Constructing a binary tree from preorder and inorder traversal sequences is a classic problem in tree algorithms. The key insight is that the preorder traversal gives us the root nodes in order, while the inorder traversal helps us determine the left and right subtrees.

Algorithm Steps

The recursive algorithm follows these steps ?

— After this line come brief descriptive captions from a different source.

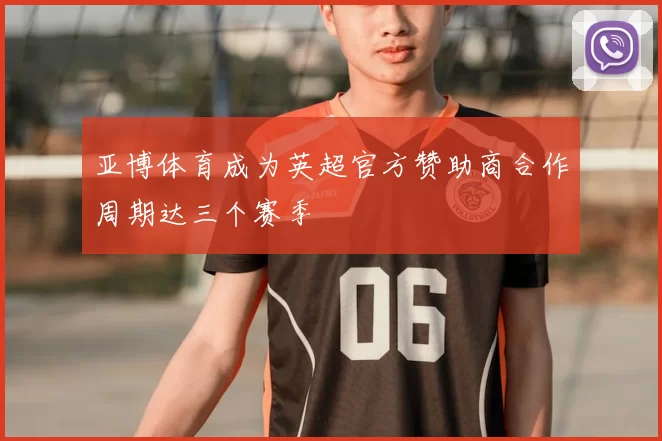 亚博体育成为英超官方赞助商合作周期达三个赛季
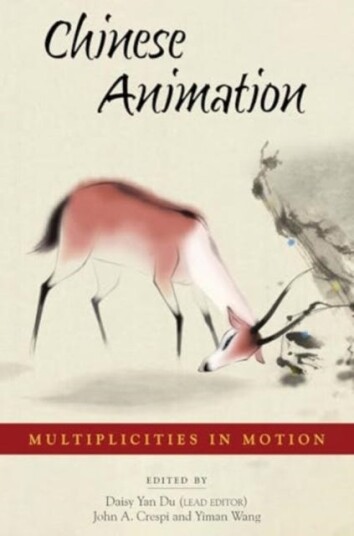 Chinese Animation Multiplicities in Motion Chinese Animation Multiplicities in Motion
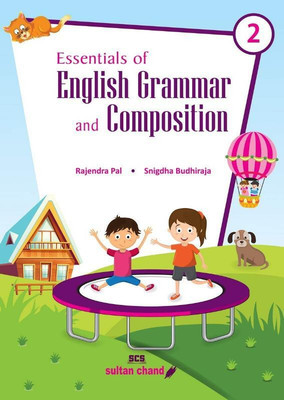 Essentials of English Grammar and Composition for Class 2 Examination 2021-2022(Paperback, Rajendra Pal, H.C. Katyal, Snigdha Budhiraja)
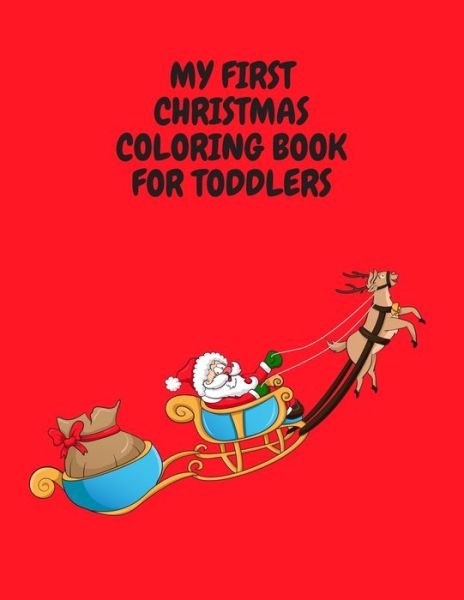 Cover for Golden Magic · My First Christmas Coloring Book for Toddlers (Paperback Bog) (2020)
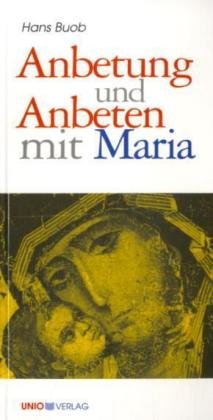Anbetung und Anbeten mit Maria Unio Verlag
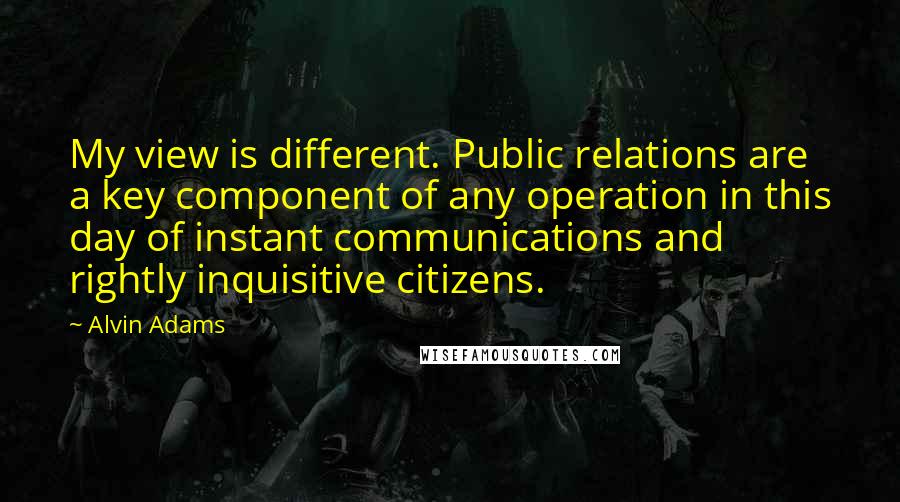 Alvin Adams Quotes: My view is different. Public relations are a key component of any operation in this day of instant communications and rightly inquisitive citizens.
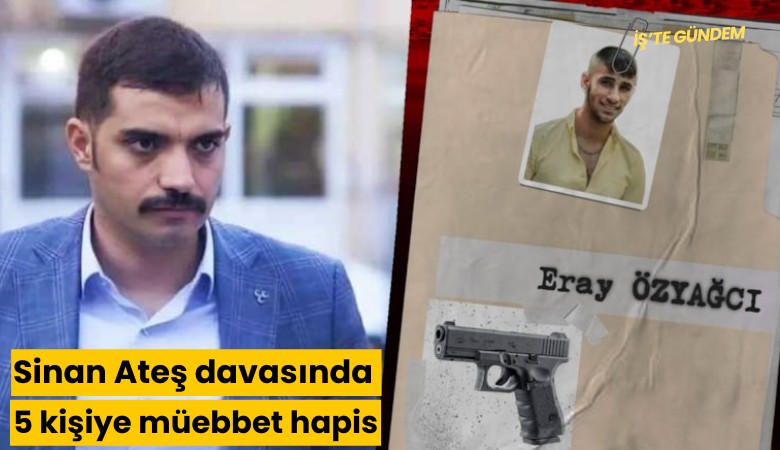 Sinan Ateş davasında 5 kişiye müebbet hapis
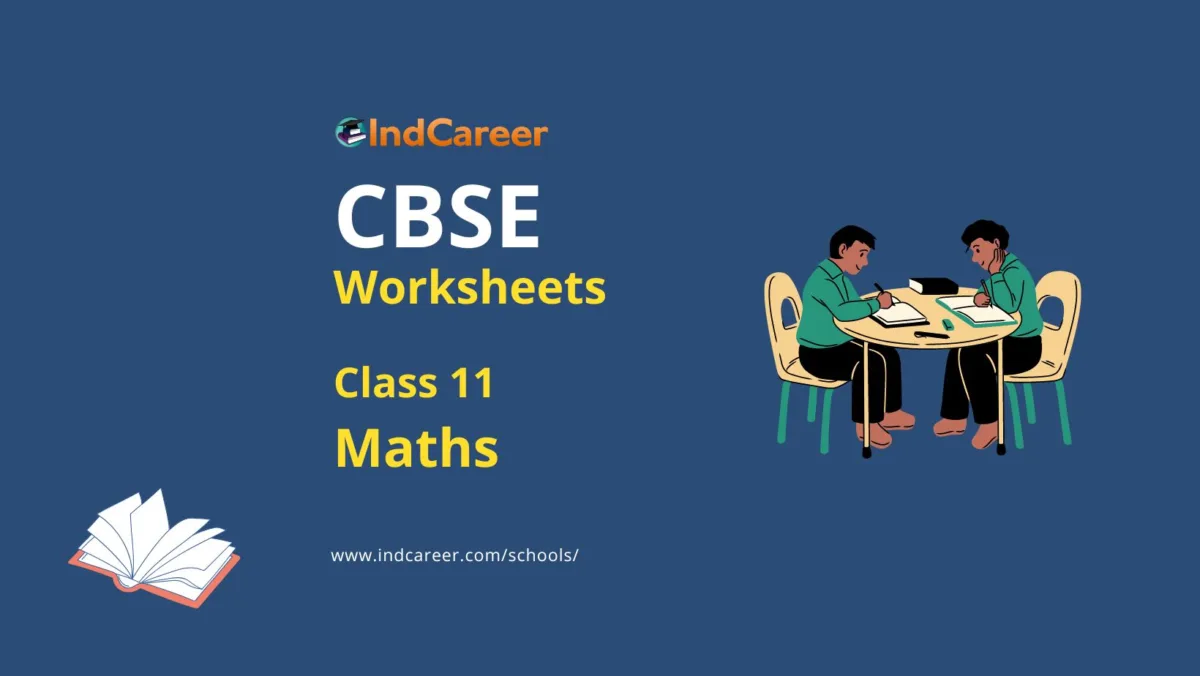 CBSE Worksheets for Class 11 Maths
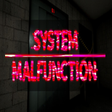 Icono de programa: System Malfunction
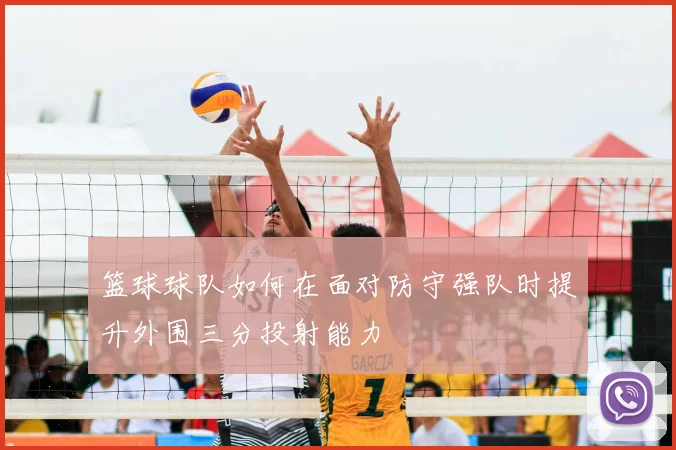 篮球球队如何在面对防守强队时提升外围三分投射能力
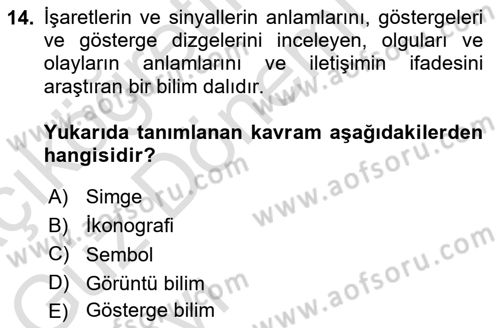Temel Sanat ve Tasarım Eğitimi Dersi Ara Sınavı Deneme Sınav Soruları 14. Soru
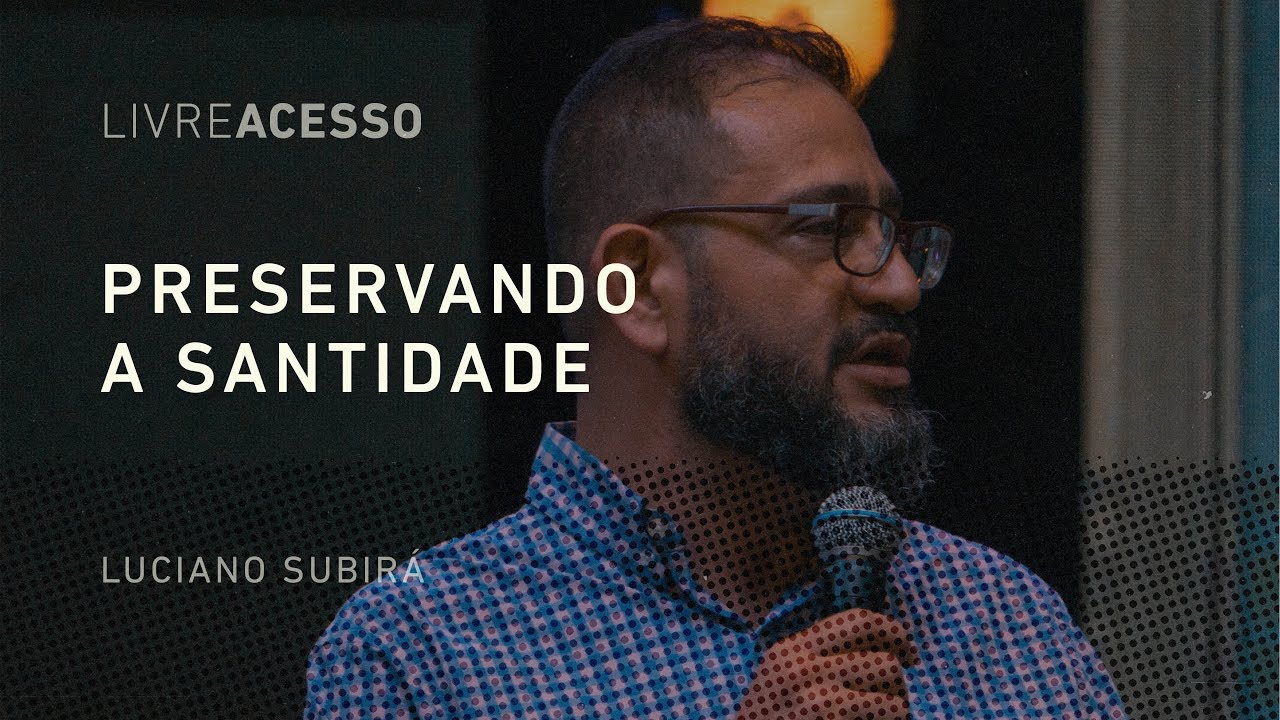 PRESERVANDO A SANTIDADE | PR. LUCIANO SUBIRÁ | CONF. LIVRE ACESSO | 25/11/18 | CENTRAL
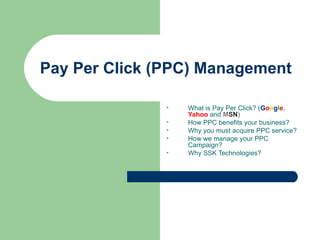 Pay Per Click (PPC) Management  ,[object Object],[object Object],[object Object],[object Object],[object Object]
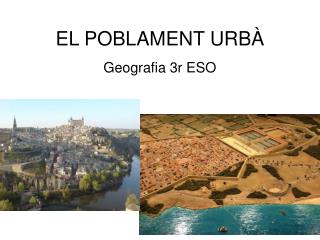 EL POBLAMENT URBÀ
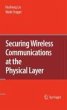 Securing Wireless Communications at the... - Bild 1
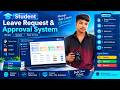 🎓 Student Leave Request &amp; Approval System | MCA Mini Project | Python Flask + MySQL | தமிழ் 🚀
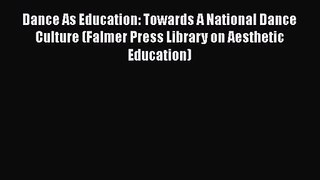 PDF Download Dance As Education: Towards A National Dance Culture (Falmer Press Library on
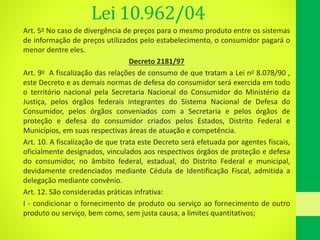 Lei 10.962/04
Art. 5o No caso de divergência de preços para o mesmo produto entre os sistemas
de informação de preços utilizados pelo estabelecimento, o consumidor pagará o
menor dentre eles.
Decreto 2181/97
Art. 9o A fiscalização das relações de consumo de que tratam a Lei no 8.078/90 ,
este Decreto e as demais normas de defesa do consumidor será exercida em todo
o território nacional pela Secretaria Nacional do Consumidor do Ministério da
Justiça, pelos órgãos federais integrantes do Sistema Nacional de Defesa do
Consumidor, pelos órgãos conveniados com a Secretaria e pelos órgãos de
proteção e defesa do consumidor criados pelos Estados, Distrito Federal e
Municípios, em suas respectivas áreas de atuação e competência.
Art. 10. A fiscalização de que trata este Decreto será efetuada por agentes fiscais,
oficialmente designados, vinculados aos respectivos órgãos de proteção e defesa
do consumidor, no âmbito federal, estadual, do Distrito Federal e municipal,
devidamente credenciados mediante Cédula de Identificação Fiscal, admitida a
delegação mediante convênio.
Art. 12. São consideradas práticas infrativa:
I - condicionar o fornecimento de produto ou serviço ao fornecimento de outro
produto ou serviço, bem como, sem justa causa, a limites quantitativos;
 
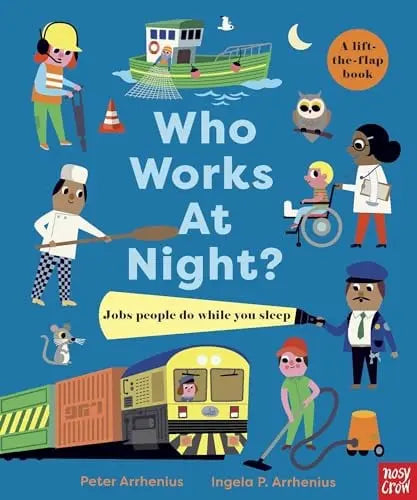 Who Works at Night? Jobs People Do While You Sleep by Peter Arrhenius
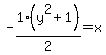 -1%2A%28y%5E2%2B1%29%2F2+=+x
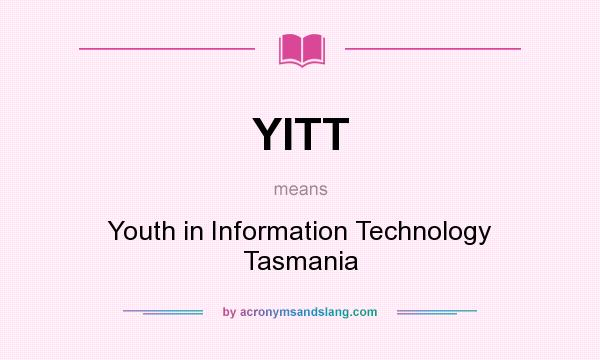 What does YITT mean? It stands for Youth in Information Technology Tasmania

• Take the first element from preorder as the current root
• Find the root's position in the inorder sequence
• Elements to the left of root in inorder form the left subtree
• Elements to the right of root in inorder form the right subtree
• Recursively build left and right subtrees

Implementation

class TreeNode:
    def __init__(self, data, left=None, right=None):
        self.data = data
        self.left = left
        self.right = right

def print_inorder(root):
    """Print tree using inorder traversal"""
    if root is not None:
        print_inorder(root.left)
        print(root.data, end=', ')
        print_inorder(root.right)

class Solution:
    def buildTree(self, preorder, inorder):
        if not inorder:
            return None
        
        # First element in preorder is always the root
        root = TreeNode(preorder.pop(0))
        root_index = inorder.index(root.data)
        
        # Build left subtree with elements before root in inorder
        root.left = self.buildTree(preorder, inorder[:root_index])
        
        # Build right subtree with elements after root in inorder
        root.right = self.buildTree(preorder, inorder[root_index + 1:])
        
        return root

# Example usage
solution = Solution()
preorder = [3, 9, 20, 15, 7]
inorder = [9, 3, 15, 20, 7]

tree = solution.buildTree(preorder, inorder)
print("Inorder traversal of constructed tree:")
print_inorder(tree)

Inorder traversal of constructed tree:
9, 3, 15, 20, 7, 

How It Works

Let's trace through the algorithm with our example ?

1. Step 1: Root = 3 (first in preorder), split inorder at 3: [9] | [15, 20, 7]
2. Step 2: Left subtree gets [9], right subtree gets [20, 15, 7] from preorder
3. Step 3: For left: root = 9, no more elements
4. Step 4: For right: root = 20, split at 20: [15] | [7]
5. Step 5: Continue recursively until all nodes are processed

Time and Space Complexity

Optimized Version

We can optimize by using a hashmap to store inorder indices ?

class OptimizedSolution:
    def buildTree(self, preorder, inorder):
        # Create index map for O(1) lookups
        inorder_map = {val: i for i, val in enumerate(inorder)}
        self.preorder_idx = 0
        
        def build(left, right):
            if left > right:
                return None
            
            root_val = preorder[self.preorder_idx]
            self.preorder_idx += 1
            root = TreeNode(root_val)
            
            inorder_idx = inorder_map[root_val]
            
            # Build left subtree first (preorder: root, left, right)
            root.left = build(left, inorder_idx - 1)
            root.right = build(inorder_idx + 1, right)
            
            return root
        
        return build(0, len(inorder) - 1)

# Test optimized version
optimized = OptimizedSolution()
preorder = [3, 9, 20, 15, 7]
inorder = [9, 3, 15, 20, 7]

tree = optimized.buildTree(preorder, inorder)
print("Optimized version result:")
print_inorder(tree)

Optimized version result:
9, 3, 15, 20, 7, 

Conclusion

Building a binary tree from preorder and inorder traversals uses the property that preorder gives us roots while inorder defines subtree boundaries. The optimized version with hashmap reduces time complexity from O(n²) to O(n).